### Texto fornecido
- - -
Publicado originalmente pelo site Terapia Política em fevereiro de 2025

A MALDIÇÃO DOS RECURSOS NATURAIS

 Sergio Gonzaga de Oliveira (*)

1.

Contam os antigos que Midas, rei da Frígia, atual Anatólia na Turquia, se preocupava muito com a difícil situação dos pobres de seu reino. Dedicava grande parte do tempo e do ouro que dispunha para diminuir o sofrimento dessas pessoas. As ações de Midas eram tão recorrentes e apreciadas por seus súditos que sua fama logo ultrapassou as fronteiras do reino, chegando aos ouvidos dos deuses do Olimpo. Um dia, Midas rogou à Baco, deus do vinho, que lhe ajudasse na luta contra a pobreza.
- - -
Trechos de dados
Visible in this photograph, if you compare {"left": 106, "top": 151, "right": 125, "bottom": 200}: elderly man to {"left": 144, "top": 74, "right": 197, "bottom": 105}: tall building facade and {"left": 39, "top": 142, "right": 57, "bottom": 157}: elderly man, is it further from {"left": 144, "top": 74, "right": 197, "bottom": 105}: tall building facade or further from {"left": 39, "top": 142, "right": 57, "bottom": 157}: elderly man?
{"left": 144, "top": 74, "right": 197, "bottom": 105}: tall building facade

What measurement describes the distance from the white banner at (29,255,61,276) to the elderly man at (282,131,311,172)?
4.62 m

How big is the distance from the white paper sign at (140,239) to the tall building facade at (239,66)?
- - -
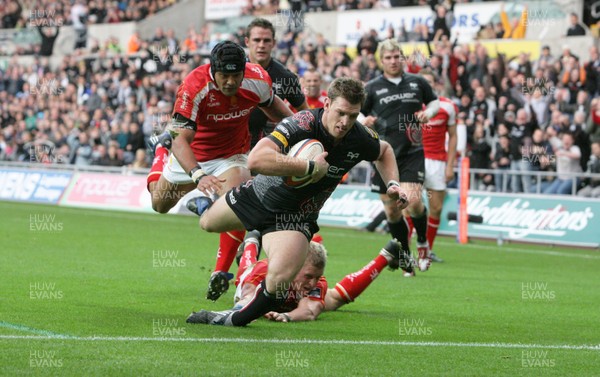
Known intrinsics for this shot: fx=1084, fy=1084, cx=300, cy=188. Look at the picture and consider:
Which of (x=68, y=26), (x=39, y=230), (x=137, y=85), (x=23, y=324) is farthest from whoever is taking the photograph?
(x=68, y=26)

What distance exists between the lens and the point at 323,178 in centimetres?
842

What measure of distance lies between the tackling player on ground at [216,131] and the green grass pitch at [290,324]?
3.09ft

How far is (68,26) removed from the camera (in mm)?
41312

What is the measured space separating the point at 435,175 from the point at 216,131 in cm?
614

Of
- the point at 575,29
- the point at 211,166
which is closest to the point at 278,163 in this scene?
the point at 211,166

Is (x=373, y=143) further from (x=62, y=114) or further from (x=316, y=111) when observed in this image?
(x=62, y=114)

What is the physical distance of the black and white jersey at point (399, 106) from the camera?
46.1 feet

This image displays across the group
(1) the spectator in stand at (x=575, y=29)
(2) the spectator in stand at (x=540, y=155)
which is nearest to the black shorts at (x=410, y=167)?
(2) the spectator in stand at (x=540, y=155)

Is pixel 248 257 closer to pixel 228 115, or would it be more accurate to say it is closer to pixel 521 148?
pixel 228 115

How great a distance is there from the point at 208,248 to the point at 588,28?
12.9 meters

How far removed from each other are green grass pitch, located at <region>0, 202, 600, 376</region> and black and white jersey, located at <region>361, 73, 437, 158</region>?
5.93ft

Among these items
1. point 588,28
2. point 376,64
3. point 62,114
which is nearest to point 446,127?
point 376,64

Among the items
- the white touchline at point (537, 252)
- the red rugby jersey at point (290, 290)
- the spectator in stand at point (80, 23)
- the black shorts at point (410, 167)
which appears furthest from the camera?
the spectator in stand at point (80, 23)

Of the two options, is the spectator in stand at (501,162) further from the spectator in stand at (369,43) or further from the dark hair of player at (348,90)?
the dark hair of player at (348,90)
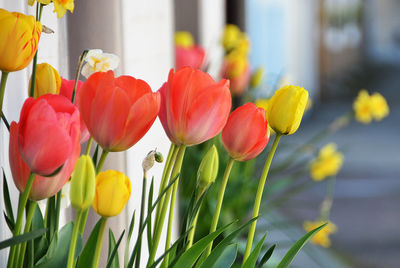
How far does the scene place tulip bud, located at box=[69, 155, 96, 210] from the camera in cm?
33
- - -
### Tarefas do exercício
• 1. Substitua "reino" por "império" e reescreva a passagem do texto fornecido que vai de "Publicado originalmente pelo" até "contra a pobreza.".
• 2. No texto fornecido, a quem Midas pediu ajuda na luta contra a pobreza?
Os registros são um material à parte, independente do texto fornecido.

### Respostas das tarefas
• 1.
Publicado originalmente pelo site Terapia Política em fevereiro de 2025

A MALDIÇÃO DOS RECURSOS NATURAIS

 Sergio Gonzaga de Oliveira (*)

1.

Contam os antigos que Midas, rei da Frígia, atual Anatólia na Turquia, se preocupava muito com a difícil situação dos pobres de seu império. Dedicava grande parte do tempo e do ouro que dispunha para diminuir o sofrimento dessas pessoas. As ações de Midas eram tão recorrentes e apreciadas por seus súditos que sua fama logo ultrapassou as fronteiras do império, chegando aos ouvidos dos deuses do Olimpo. Um dia, Midas rogou à Baco, deus do vinho, que lhe ajudasse na luta contra a pobreza.

• 2. A Baco, deus do vinho.